Project 2

Introduction

This project focuses on data transformation and clean up of three datasets from various sources. Each dataset required initial analysis in order to prepare it for downstream analysis and to answer main questions:

Customer churn - how many customers have been lost or gained over a year for three company divisions?
College costs and grants - comparing four New York colleges, what are their tuition costs and maximum possible grants?
Religion and salary - Plot reglious affiations with salary earnings.

Customer Churn

This sample dataset contains three company divisions (A, B and C) along with their customers gained and lost over a year long period. Given this information, determine which division has the highest and lowest rate of customer churn. In this case, customer churn is defined as a ratio of customers lost to customers gained. A division with a low churn rate would be promoted as a model of good operations and customer relations from which other divisions can learn from.

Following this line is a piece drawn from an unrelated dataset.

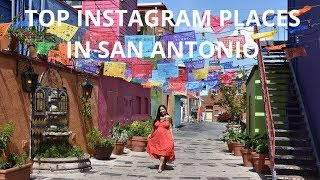 Top Instagram Photos in San Antonio Texas: Giant Boots, River Walk, Market Square, The Alamo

Source: https://tinyurl.com/rnb87tbv

Original Dataset

The original dataset is in a wide format with each division’s performance on a performance chart.

customers <- read_csv("https://raw.githubusercontent.com/cliftonleesps/607_acq_mgt/main/project2/customer_churn.csv", 
                      n_max=6, 
                      show_col_types=FALSE)

**Monthly Customer Data**
Division	Description	Jan	Feb	Mar	Apr	May	Jun	Jul	Aug	Sep	Oct	Nov	Dec
A	Gained	70	80	100	110	70	45	50	99	112	99	55	110
A	Lost	0	-90	-30	-45	-95	-33	-110	-34	-34	-88	-65	-45
B	Gained	80	80	90	120	100	119	75	119	90	80	80	90
B	Lost	0	-15	-30	-25	-50	-77	-45	-77	-30	-15	-20	-30
C	Gained	60	85	80	90	120	45	75	45	80	85	60	80
C	Lost	0	-45	-27	-17	-33	-80	-45	-80	-27	-45	-35	-27

Clean up

The operations used to clean up this data includes: pivoting; filtering; mutating; summing. Without these functions, it would be impossible to normalize the data set since the gained and lost data are on different rows. Additionally, summing up the total customers is an aggregate function and requires all numbers to be in a single column.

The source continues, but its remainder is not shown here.